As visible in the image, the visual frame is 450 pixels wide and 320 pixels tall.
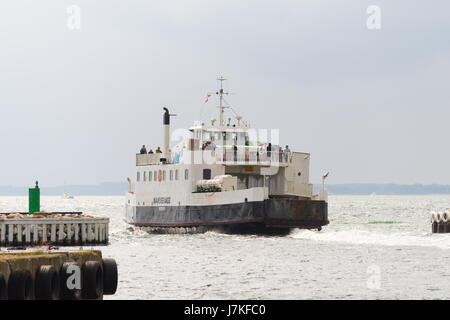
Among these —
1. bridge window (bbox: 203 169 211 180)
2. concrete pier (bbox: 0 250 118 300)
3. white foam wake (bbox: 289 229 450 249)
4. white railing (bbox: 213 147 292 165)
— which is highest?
white railing (bbox: 213 147 292 165)

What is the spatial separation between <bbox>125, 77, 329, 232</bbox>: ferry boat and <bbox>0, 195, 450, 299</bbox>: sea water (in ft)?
3.98

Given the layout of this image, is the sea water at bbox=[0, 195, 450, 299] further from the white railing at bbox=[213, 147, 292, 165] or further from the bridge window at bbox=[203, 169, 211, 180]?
the white railing at bbox=[213, 147, 292, 165]

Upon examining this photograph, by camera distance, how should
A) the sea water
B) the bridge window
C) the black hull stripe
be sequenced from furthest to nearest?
1. the bridge window
2. the black hull stripe
3. the sea water

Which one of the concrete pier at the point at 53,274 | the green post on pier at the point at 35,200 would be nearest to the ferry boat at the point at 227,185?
the green post on pier at the point at 35,200

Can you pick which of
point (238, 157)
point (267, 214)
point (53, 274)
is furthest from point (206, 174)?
point (53, 274)

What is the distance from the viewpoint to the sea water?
80.3ft

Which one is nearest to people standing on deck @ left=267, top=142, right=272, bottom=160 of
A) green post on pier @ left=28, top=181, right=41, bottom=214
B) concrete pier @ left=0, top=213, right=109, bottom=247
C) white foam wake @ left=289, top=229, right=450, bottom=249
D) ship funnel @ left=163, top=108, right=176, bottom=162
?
white foam wake @ left=289, top=229, right=450, bottom=249

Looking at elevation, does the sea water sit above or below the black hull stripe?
below

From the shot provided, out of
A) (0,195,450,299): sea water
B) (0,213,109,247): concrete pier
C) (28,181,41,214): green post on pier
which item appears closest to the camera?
(0,195,450,299): sea water

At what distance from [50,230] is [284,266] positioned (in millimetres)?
8506

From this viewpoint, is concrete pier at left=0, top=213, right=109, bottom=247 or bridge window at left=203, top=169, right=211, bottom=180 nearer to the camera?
concrete pier at left=0, top=213, right=109, bottom=247

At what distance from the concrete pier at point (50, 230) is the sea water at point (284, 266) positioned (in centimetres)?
184
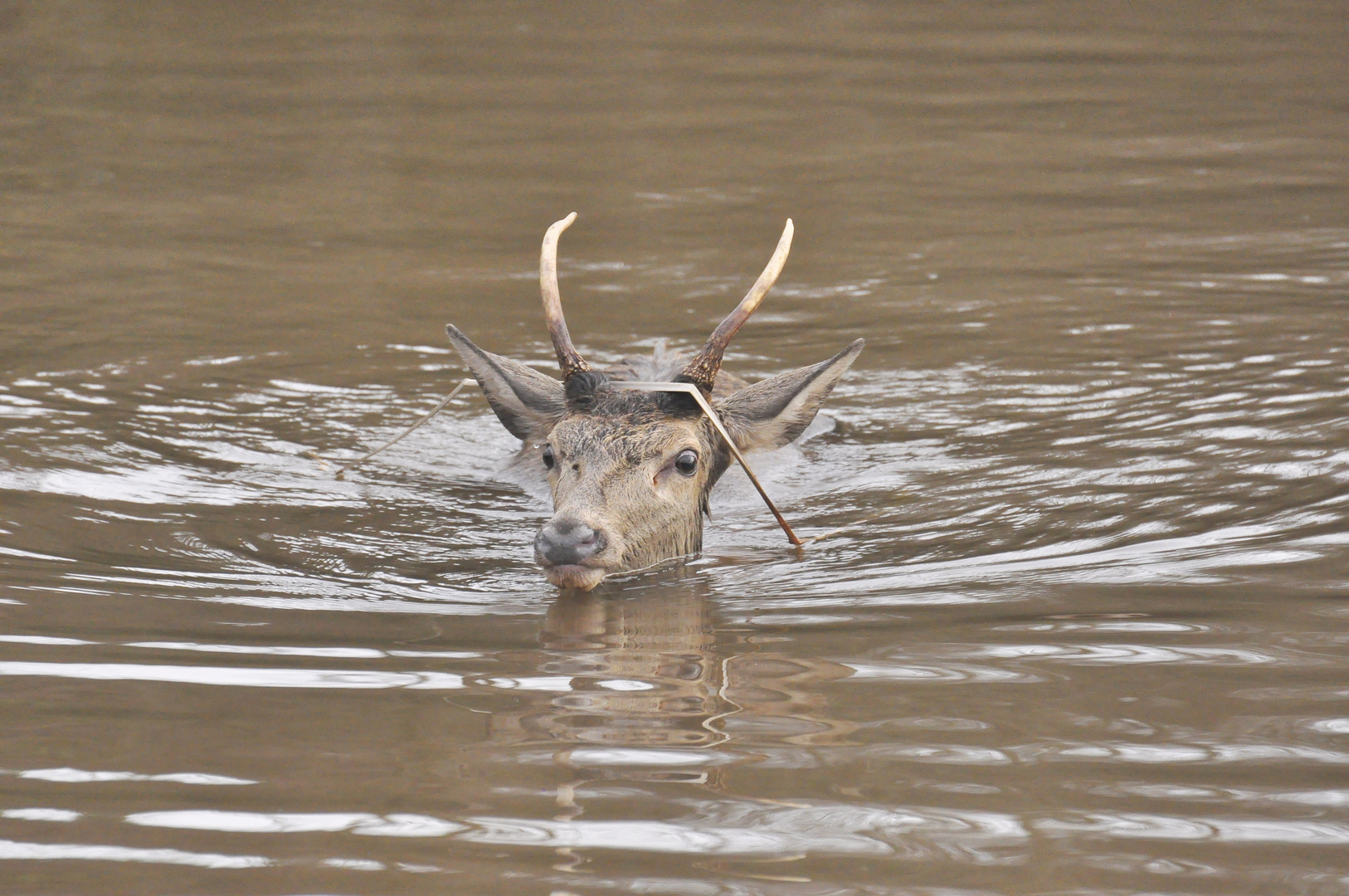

**Exercise directions:** Render everything from the start of the lines down to the line containing "3. white foam wake (bbox: 289 229 450 249)" as a Markdown table with the columns n and Line, numbering each row and omitting blank lines and pictures.

**Completed task:**
| n | Line |
|---|---|
| 1 | As visible in the image, the visual frame is 450 pixels wide and 320 pixels tall. |
| 2 | Among these — |
| 3 | 1. bridge window (bbox: 203 169 211 180) |
| 4 | 2. concrete pier (bbox: 0 250 118 300) |
| 5 | 3. white foam wake (bbox: 289 229 450 249) |